DeepSeek: How Chinese AI innovators are challenging the status quo

U. S. controls on exports of complex semiconductors were aimed at slowing China’s progress in AI, but possibly inadvertently spurred innovation. Unable to rely solely on newer hardware, corporations like Hangzhou-based DeepSeek have been forced to find artistic answers to do more with less.

What is more, China is pursuing an open-source strategy and emerging as one of the biggest providers of powerful, fully open-source AI models in the world.

This month, DeepSeek released its R1 model, using advanced techniques such as pure reinforcement learning to create a model that’s not only among the most formidable in the world, but is fully open source, making it available for anyone in the world to examine, modify, and build upon.

DeepSeek-R1 proves that China is not out of the AI ​​race and can in fact dominate the global AI progression thanks to its unexpected open source strategy. Through competitive open source models, Chinese corporations can strengthen their global influence and potentially shape foreign AI criteria and practices. Open source projects also attract talents and resources from around the world to contribute to the progress of Chinese AI. The additional strategy allows China to expand its technological success to emerging countries, potentially integrating its artificial intelligence systems (and, by extension, its values ​​and criteria) into the global virtual infrastructure.

DeepSeek-R1’s functionality is comparable to OpenAI’s most productive reasoning models for a variety of tasks, adding mathematics, coding, and complex reasoning. For example, on the AIME 2024 math benchmark, DeepSeek-R1 scored 79. 8%, compared to OpenAI-o1. 79. 2%. On the MATH-500 benchmark, DeepSeek-R1 achieved 97. 3% compared to o1’s 96. 4%. In coding tasks, DeepSeek-R1 reached the 96. 3 percentile in Codeforces, while o1 achieved the 96. 6th percentile; It is vital to keep in mind that reference checking effects can be flawed and do not deserve to be overinterpreted.

But most notably, DeepSeek has been able to achieve this largely through innovation rather than relying on newer computer chips.

They brought MLA (Multi-Head Latent Attention), which reduces memory usage to only 5% to 13% of the commonly used Multi-Head Latent Attention (MHA) architecture. MHA is a widely used method in AI to process data streams simultaneously, but it requires a lot of reminiscence.

To make their style even more efficient, DeepSeek created the DeepSeekMoESparse framework. “MoE” stands for Expert Mix, which means that the style uses only a small subset of its factors (or “experts”) for the task, rather than running the entire system. The “sparse” component refers to how only mandatory experts are activated, which saves computing power and reduces costs.

The DeepSeek-R1 architecture has 671 billion parameters, but only 37 billion are activated, demonstrating remarkable computing efficiency. The company published a comprehensive whitepaper on GitHub, offering transparency into the model architecture and educational process. The built-in open source code includes the model architecture, educational process and related components, allowing researchers to fully perceive and reflect its design.

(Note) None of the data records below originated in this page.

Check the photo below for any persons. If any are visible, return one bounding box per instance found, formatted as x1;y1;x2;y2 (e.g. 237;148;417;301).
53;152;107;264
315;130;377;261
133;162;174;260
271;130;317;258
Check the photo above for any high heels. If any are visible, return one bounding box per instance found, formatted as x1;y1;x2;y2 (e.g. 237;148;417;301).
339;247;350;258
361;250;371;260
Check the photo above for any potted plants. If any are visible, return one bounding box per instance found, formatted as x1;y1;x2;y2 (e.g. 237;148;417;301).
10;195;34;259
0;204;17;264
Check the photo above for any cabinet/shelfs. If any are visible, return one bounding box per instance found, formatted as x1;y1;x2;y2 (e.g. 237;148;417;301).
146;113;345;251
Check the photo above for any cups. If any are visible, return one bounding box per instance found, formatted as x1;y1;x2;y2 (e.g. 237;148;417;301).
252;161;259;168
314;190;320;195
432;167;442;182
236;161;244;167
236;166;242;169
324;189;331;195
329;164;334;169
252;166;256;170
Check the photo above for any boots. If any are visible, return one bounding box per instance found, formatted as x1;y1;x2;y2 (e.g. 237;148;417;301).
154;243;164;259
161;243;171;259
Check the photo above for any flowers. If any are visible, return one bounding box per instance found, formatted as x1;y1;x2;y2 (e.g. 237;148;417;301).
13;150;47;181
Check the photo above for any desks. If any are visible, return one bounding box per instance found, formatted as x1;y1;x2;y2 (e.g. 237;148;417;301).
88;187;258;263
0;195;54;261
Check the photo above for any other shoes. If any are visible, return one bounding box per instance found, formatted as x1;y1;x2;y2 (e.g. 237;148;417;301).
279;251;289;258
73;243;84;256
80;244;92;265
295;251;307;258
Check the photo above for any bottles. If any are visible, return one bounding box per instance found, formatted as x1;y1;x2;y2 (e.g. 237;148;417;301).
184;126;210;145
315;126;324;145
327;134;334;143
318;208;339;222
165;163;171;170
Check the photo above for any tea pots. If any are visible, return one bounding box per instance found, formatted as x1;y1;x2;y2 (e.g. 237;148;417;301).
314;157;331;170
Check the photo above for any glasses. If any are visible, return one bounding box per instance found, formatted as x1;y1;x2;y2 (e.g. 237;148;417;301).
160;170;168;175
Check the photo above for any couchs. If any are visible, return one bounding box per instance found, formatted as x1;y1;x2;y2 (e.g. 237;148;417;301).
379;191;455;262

These inventions allow the DeepSeek design to be robust and especially more so than its competitors. This has already provoked a war-worthy inference in China, the dangers of which extend to the rest of the world.

DeepSeek charges a small fraction of what OpenAI-o1 costs for API usage. This dramatic reduction in costs could potentially democratize access to advanced AI capabilities, allowing smaller organizations and individual researchers to leverage powerful AI tools that were previously out of reach.

DeepSeek has also been a pioneer in distilling the features of its giant models into smaller, more effective models. These distilled models, ranging from 1. 5 billion to 70 billion parameters, are also open source, providing the studio network with a resilient and effective team to pursue innovation.

By making its models freely available for advertising use, distillation and modification, DeepSeek generates goodwill within the global AI network and potentially sets new criteria for transparency in AI development.

DeepSeek was founded by Liang Wenfeng, 40, one of China’s leading quantitative investors. Its hedge fund, High-Flyer, funds the company’s AI research.

In a rare interview in China, DeepSeek founder Liang warned OpenAI: “In the face of disruptive technologies, gaps created through closed resources are temporary. Even OpenAI’s closed technique cannot prevent others from catching up.

DeepSeek is part of a developing trend of Chinese corporations contributing to the global open-source AI movement, countering the belief that China’s tech sector is primarily focused on imitation rather than innovation.

In September, the Chinese company Alibaba introduced more than a hundred new open source artificial intelligence models as a component of the Qwen 2. 5 family, which supports more than 29 languages. Chinese fashion giant Baidu offers the Ernie series, Zhipu AI the GLM series, and MiniMax the MiniMax-01 family, all offering competitive functionality at much lower prices than leading American models.

As China continues to invest in and publicize the progress of open source AI, while facing challenging situations posed by export controls, the global generational landscape will most likely see additional adjustments to power dynamics, collaboration models and innovation trajectories. The good fortune of this strategy may position China as a major force in shaping the long term of AI, with far-reaching consequences for technological progress, economic competitiveness, and geopolitical influence.